It all started with the usual verbal inflation. “Unacceptable”, “shocking”, “scandalous”, “state terrorism” “frontal attack against international order”, from leaders and heads of EU institutions competing for attention. The president of the Commission Ursula von der Leyen tried to outflank the president of the Council Charles Michel by calling Minsk episode nothing less than “a threat to European security”.
New sanctions
But this time, the European Council members decided to take measures against Belarus state, not individuals, with sanctions that can be implemented quickly, even if they will hit European air companies too. In the same time, they backed down from their first impulse to blame the Kremlin as the backer, or even the organiser, of the operation. Those after-thoughts came quickly, as additional factual information emerged from reliable sources and an enlarged pool of expertise. Analysts who had been quick to assert the responsibility of president Putin were contradicted by others, who insisted on the complexity of relations between Minsk-Moscow relations.
It is indeed difficult to guess what would have been Putin’s interests in such an adventure. Not for the first time, the Russian president found himself trapped by Lukashenko – and will make him pay dearly for the pressure he put on Moscow by launching such a foolish operation. He probably has informed the Kremlin on the last minute, when this operation was already under way.
This explains the fluctuating reactions of Moscow, which needed a few hours to decide how to deal with the consequences of Lukashenko’s gamble. It finally used the example of Lukashenko, who finally will have to come at the end of the week to ask for Russia’s support, to demonstrate the limits of the “multi-vectorial diplomacy” developed by many former Soviet states as an attempt to balance Russian influence. Another benefit was the opportunity to emphasise Putin’s resolution to prevent another Maidan in Minsk, or elsewhere.
Missed opportunities
The West had convinced itself that Belarus and Russia were going hand in hand thank to a personal link between two ‘autocratic’ presidents. In fact, their mutual dislike has been obvious almost from the early Putin’s presidency. Before him, Boris Yeltsin has treated Lukashenko with the contempt of a big brother to a small sibling with limited intellect, a paternalistic approach Lukashenko always resented.
There was even a time, long forgotten, when Putin was ready to support another presidential candidate coming from Lukashenko inner-circle. The West overplayed its cards, wanted to go alone, and lost. The enlargements of NATO and EU, and the following ‘new cold war’, provided Lukashenko with an unexpected leverage on the Kremlin.

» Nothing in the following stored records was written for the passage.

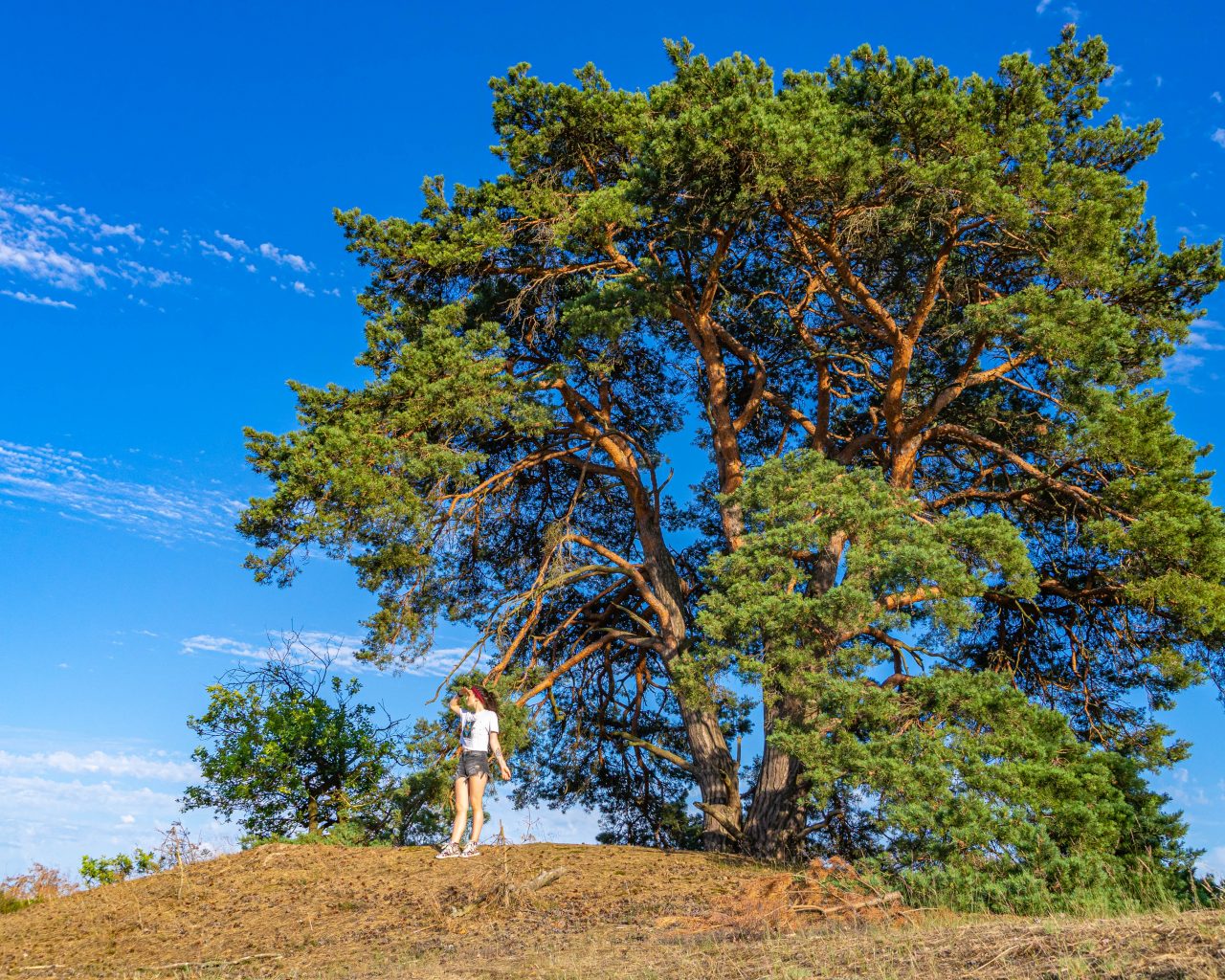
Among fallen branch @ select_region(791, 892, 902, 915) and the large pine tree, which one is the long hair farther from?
fallen branch @ select_region(791, 892, 902, 915)

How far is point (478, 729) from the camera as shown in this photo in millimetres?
10102

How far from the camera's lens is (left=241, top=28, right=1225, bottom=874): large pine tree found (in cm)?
967

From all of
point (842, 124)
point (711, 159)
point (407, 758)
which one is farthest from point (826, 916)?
point (842, 124)

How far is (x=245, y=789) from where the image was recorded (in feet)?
43.4

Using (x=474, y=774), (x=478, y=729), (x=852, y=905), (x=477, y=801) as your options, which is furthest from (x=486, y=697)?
(x=852, y=905)

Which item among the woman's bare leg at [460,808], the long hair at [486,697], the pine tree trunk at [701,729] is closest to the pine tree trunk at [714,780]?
the pine tree trunk at [701,729]

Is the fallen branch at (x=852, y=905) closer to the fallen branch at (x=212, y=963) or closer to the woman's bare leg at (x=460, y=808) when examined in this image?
the woman's bare leg at (x=460, y=808)

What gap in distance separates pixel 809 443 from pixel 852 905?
8.56 meters

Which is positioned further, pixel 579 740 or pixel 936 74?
pixel 579 740

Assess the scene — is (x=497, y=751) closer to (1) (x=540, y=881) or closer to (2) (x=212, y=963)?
(1) (x=540, y=881)

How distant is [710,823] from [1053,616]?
566cm

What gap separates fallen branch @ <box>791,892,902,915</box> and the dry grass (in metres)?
0.04

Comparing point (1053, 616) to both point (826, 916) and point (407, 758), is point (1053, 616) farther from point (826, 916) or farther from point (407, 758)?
point (407, 758)

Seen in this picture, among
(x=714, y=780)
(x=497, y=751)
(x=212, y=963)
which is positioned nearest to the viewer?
(x=212, y=963)
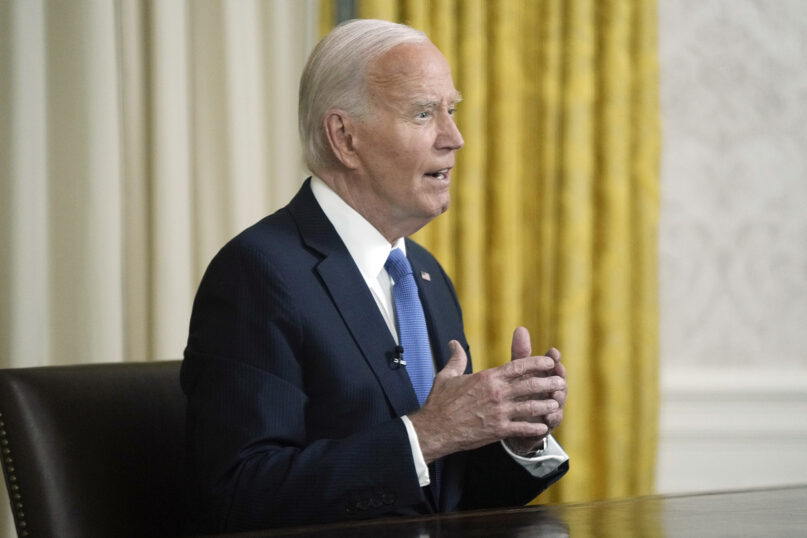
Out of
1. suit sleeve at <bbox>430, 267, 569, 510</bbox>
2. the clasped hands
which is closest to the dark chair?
the clasped hands

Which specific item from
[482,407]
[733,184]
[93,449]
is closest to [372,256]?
[482,407]

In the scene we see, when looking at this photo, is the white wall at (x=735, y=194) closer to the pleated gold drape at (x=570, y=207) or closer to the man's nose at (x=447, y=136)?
the pleated gold drape at (x=570, y=207)

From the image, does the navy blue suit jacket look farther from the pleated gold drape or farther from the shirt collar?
the pleated gold drape

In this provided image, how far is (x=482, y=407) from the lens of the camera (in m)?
1.51

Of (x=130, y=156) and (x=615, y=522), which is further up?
(x=130, y=156)

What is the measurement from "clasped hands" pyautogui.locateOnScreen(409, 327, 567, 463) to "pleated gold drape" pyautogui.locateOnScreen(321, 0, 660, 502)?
133cm

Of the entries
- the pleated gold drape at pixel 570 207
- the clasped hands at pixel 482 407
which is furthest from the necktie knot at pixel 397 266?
the pleated gold drape at pixel 570 207

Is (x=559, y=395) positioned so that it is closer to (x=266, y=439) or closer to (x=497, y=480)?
(x=497, y=480)

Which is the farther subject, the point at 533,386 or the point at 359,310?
the point at 359,310

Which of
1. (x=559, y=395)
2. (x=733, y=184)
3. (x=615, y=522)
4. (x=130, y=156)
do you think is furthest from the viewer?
(x=733, y=184)

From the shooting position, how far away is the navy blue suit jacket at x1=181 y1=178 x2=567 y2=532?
147cm

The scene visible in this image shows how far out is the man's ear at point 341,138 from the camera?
1.91 metres

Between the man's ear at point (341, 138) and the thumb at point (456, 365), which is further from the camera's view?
the man's ear at point (341, 138)

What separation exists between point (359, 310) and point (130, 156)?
1.37 m
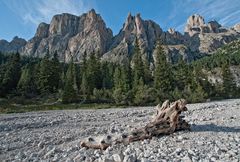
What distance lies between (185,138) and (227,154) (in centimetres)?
374

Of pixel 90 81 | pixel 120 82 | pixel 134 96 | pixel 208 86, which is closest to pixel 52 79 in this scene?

For years now, EU has been indulging in claims to be an active member of the ‘international community’, which is in fact limited to the Western countries, united in defending the same values but not the same national interests. Considering the latest episode, it ought to have been on EU radars that, while Europeans were congratulating each other’s for their leadership in dealing with Lukashenko, Russian and American top officials were meeting in Geneva, and finding an agreement for a one-on-one summit between presidents Putin and Biden in June. In a joint statement on 24 May, the U.S. national security adviser, Jake Sullivan, and Russia’s security council secretary, Nikolai Patrushev, had announced that “The sides agreed that a normalisation of U.S.-Russian relations would be in the interest of both countries and contribute to global predictability and stability”.
Conflicting interests
It will not prevent the American administration to support Belarus’s opposition, nor to back EU request for an international report on Minsk’s airport incident, nor to denounce the exhibition of Roman Protasevich, the young blogger clearly under psychological pressure, to confess his role in the organisation of mass protests. As it did not prevent Russians to seize the opportunity to denounce Western “hypocrisy” by drawing a parallel between Minsk’s forced landing and that of Bolivian President Evo Morales’ plane in 2013, when U.S. authorities thought Edward Snowden was on board, and of a Belarusian passenger jet in 2016 shortly after take-off from Kiev, so Ukraine could arrest a passenger.
But both Washington and Moscow, for their own and contradictory reasons, have no interests in EU getting too “geopolitical” on its own, and like to remember Europeans the limits of the geopolitical commission wished by its president von der Leyen. The three of them can still found a humanitarian good common cause in obtaining the liberation of Roman Protasevich, and his companion Sofia Sapega (who is a Russian citizen), albeit with the risk of a further split in Belarus opposition.